For a psychiatric hospital built in the late 19th century, the Buffalo State Asylum for the Insane in Buffalo, New York, was remarkably ahead of its time. At the request of physician Thomas Story Kirkbride, who helmed the hospital’s design, emphasis was placed on access to natural light, fresh air, and pastoral views to benefit patient well-being. It was originally completed in 1880, combining Victorian and Romanesque elements.
Deborah Berke Partners (DBP) recently completed the asylum’s metamorphosis into the Hotel Henry Urban Resort and Conference Center. “The intentions for this building were about it being a welcoming and safe space,” said Stephen Brockman, senior principal of DBP. “The graciousness of the space is what’s fascinating. You open these doors, and it’s breathtaking,”
That said, converting the former asylum – located in the central portion of the sprawling National Historic Landmark Richardson Olmsted Campus – into a 191,000-square-foot luxury boutique hotel and conference center without losing its character was not without its challenges.
During early presentations of the project to the local community, conversations with the relatives of people who had spent time at the hospital and felt a close relationship with it created a desire “to make it feel like it was still theirs,” Brockman said. “Our interventions were subtle.”

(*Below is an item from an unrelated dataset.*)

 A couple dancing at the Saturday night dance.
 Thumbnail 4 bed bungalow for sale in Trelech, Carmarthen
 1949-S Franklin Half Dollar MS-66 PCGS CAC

The hotel and conference center houses 88 guest rooms, multiple conference facilities, a fine dining restaurant, a bar, and a cafe. Of the campus’s original 11 buildings, the hotel comprises three central buildings that were the asylum’s administrative hub and patient housing.
Along with the exterior, original interior elements, including windows, interior shutters, plasterwork, stairs, and tile and wood floors were preserved, while the grand staircase was restored. The spacious hallways, 200 feet long and 15 feet wide, were also kept intact. These corridors, which were originally called “day rooms” and functioned as the asylum’s social spaces, were flooded with ventilation and light to aid patient recovery.

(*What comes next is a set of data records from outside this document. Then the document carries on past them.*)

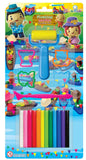 Smile Kids Modelling Clay 12 Colors Set 100g - thestationerycompany.pk
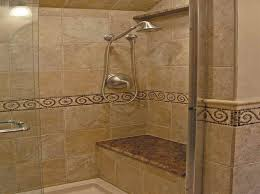 Small Picture 49 best Bathroom Shower Tile images on Pinterest Bathroom ideas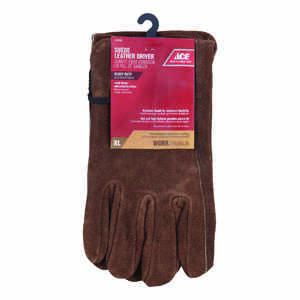 Ace  XL  Suede Cowhide  Driver  Brown  Gloves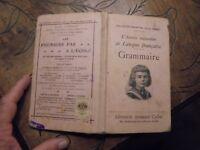 Ancien Manuel Scolaire l'Année Enfantine Langue Française Grammaire 1925 J Bedel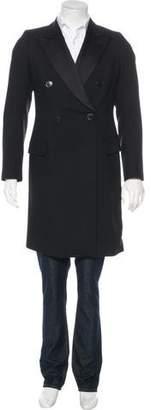 Dries Van Noten Wool Longline Double-Breasted Evening Coat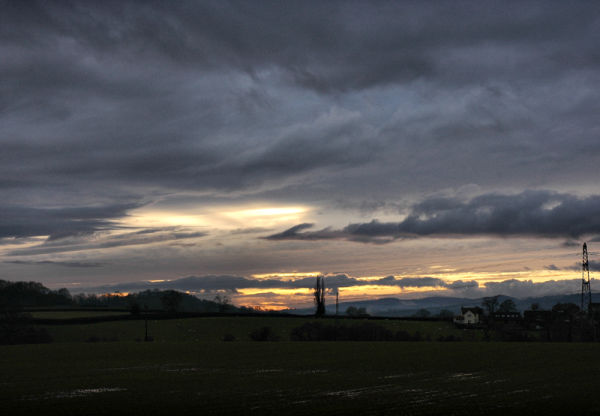 Winter Sunset Ludlow Shropshire UK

“The grandeur of the building simply cried out to be a destination, so this is a perfect fit,” said Jean Carroon, principal at Goody Clancy, preservation architects for the project. “The exterior is rugged and beautiful. The interior has the high ceilings, natural daylight, and views, which were part of its first life.”
To transform the building into a modern hotel welcoming the 21st-century traveler, a flagstone-and-granite entry plaza was added. A new, second entrance, in glass and steel, glows at night, as do newly illuminated towers, lit internally to serve as beacons. A staircase created within the second entrance features an illuminated glass handrail and leads to the second-floor lobby. An attic was converted into large, loft-like guest suites with partially exposed beams and high, sloped ceilings. Guest rooms were updated in neutral tones and will feature works by local artists.
Landscape architecture and planning firm Andropogon Associates updated and restored the grounds, originally designed by Frederick Law Olmsted, adding a new roadway in Olmsted’s aesthetic, as well as guest parking. Andropogon also planted 125 new trees, interspersed with rain gardens of switchgrass, as well as grapevines and hawthorns.
It was important to pay homage to the hotel’s history as an asylum more prominently as well. To that end, Carroon noted, several patient rooms have been completely restored and will be part of the campus’s historic tours when the Lipsey Buffalo Architecture Center opens in late 2017 as a co-tenant with Hotel Henry. Celebrating Buffalo’s rich architectural history and honoring the site’s legacy, the center will feature a 400-square-foot interactive exhibit about the asylum and the history of mental health treatment in the U.S.